Goal -> Render every row below as a numbered list, skipping blank lines and leaving out any pictures.

(begin)

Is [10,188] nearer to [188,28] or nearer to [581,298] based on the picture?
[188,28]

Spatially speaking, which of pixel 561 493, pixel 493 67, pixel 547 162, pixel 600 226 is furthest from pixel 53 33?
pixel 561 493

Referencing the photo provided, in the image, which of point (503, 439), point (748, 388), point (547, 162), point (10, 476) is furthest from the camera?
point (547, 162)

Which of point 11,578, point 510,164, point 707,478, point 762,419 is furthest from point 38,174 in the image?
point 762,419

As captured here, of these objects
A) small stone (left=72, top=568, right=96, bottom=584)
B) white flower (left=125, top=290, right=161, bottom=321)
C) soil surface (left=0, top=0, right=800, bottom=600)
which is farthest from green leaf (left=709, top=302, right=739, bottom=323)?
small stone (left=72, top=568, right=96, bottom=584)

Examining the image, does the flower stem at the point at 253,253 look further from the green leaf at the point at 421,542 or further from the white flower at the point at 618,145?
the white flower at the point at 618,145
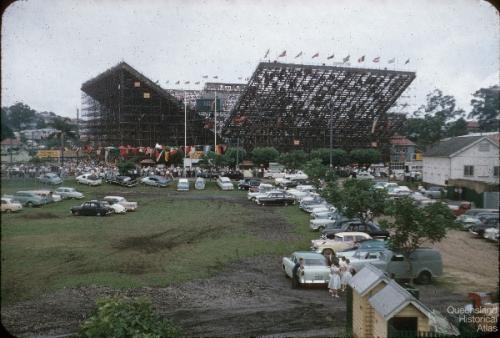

(end)

The answer ->
1. Is [10,188] nearer to [188,28] or nearer to [581,298] based on the picture?
2. [188,28]
3. Spatially speaking, which of pixel 561 493, pixel 493 67, pixel 547 162, pixel 600 226 is furthest from pixel 53 33?
4. pixel 561 493
5. Referencing the photo provided, in the image, which of point (503, 439), point (748, 388), point (547, 162), point (10, 476) is furthest from the camera?
6. point (547, 162)
7. Which of point 11,578, point 510,164, point 707,478, point 762,419 is furthest from point 38,174 in the image?
8. point 762,419
9. As captured here, of these objects
10. A) small stone (left=72, top=568, right=96, bottom=584)
11. B) white flower (left=125, top=290, right=161, bottom=321)
12. C) soil surface (left=0, top=0, right=800, bottom=600)
13. which is farthest from green leaf (left=709, top=302, right=739, bottom=323)?
14. small stone (left=72, top=568, right=96, bottom=584)
15. Examining the image, does the flower stem at the point at 253,253 look further from the green leaf at the point at 421,542 or further from the white flower at the point at 618,145?
16. the white flower at the point at 618,145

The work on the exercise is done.